Today, we are called to look at who we are withholding blessings from and recognize that when we do, we are only withholding them from ourselves. By cutting someone off from my love, I am separating myself from love. When I open my heart to my so-called "enemies" by seeing their call for love and understanding, rather than focusing on their behavior, I am opening up to the gift of peace and joy God is holding out for me. Thus, I am opening myself to receive these gifts. It is not something we receive first and then give, but in fact, we give in order to know we have received. The gifts of peace and joy are already in us.
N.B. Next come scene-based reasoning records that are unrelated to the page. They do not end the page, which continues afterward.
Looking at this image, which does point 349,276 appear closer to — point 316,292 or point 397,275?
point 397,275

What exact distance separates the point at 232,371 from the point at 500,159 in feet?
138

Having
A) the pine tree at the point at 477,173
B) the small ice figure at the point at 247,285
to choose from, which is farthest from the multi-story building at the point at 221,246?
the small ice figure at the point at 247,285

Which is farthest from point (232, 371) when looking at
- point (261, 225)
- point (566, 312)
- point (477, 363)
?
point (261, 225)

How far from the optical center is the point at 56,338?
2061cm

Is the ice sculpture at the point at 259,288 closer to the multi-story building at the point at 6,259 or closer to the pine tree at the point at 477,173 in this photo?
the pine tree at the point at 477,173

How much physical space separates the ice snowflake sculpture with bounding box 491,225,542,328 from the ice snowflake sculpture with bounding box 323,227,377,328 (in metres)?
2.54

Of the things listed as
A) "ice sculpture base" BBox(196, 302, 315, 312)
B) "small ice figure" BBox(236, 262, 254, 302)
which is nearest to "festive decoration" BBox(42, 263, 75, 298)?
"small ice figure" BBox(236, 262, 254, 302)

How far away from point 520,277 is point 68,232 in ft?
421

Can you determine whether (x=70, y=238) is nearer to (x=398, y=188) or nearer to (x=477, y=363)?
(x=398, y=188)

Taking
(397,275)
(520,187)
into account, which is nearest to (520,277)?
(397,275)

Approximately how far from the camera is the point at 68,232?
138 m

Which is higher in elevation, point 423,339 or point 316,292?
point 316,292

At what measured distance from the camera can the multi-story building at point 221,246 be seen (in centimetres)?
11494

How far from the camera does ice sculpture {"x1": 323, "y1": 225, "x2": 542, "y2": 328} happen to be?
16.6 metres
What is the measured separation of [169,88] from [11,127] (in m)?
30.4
We practice this Lesson, not just by affirming God's peace and joy are ours, but by letting go of the barriers we have against recognizing these gifts already in us.
Our "enemies" are not really outside of us but reflect our own inner self-hatred, which we project onto our brothers. The self-hatred must be seen for what it is if we are to heal our minds. To accept the gifts of God, we must take the self-hatred that we hold in our minds and project onto our brothers, and take responsibility for it. As we turn it over to the Holy Spirit, He reminds us that it is not the truth about ourselves, nor our brothers. Our brothers are innocent, just as we are. We are the same. When we see others as different from ourselves, we are always trying to get, bargain, and see ourselves as the special ones who deserve more than what others get. It is important to look at our motivations and be very, very honest in recognizing the guilt these relationships entail. We are worth the effort that it takes to remain vigilant in watching our minds. What we don’t see can’t be healed.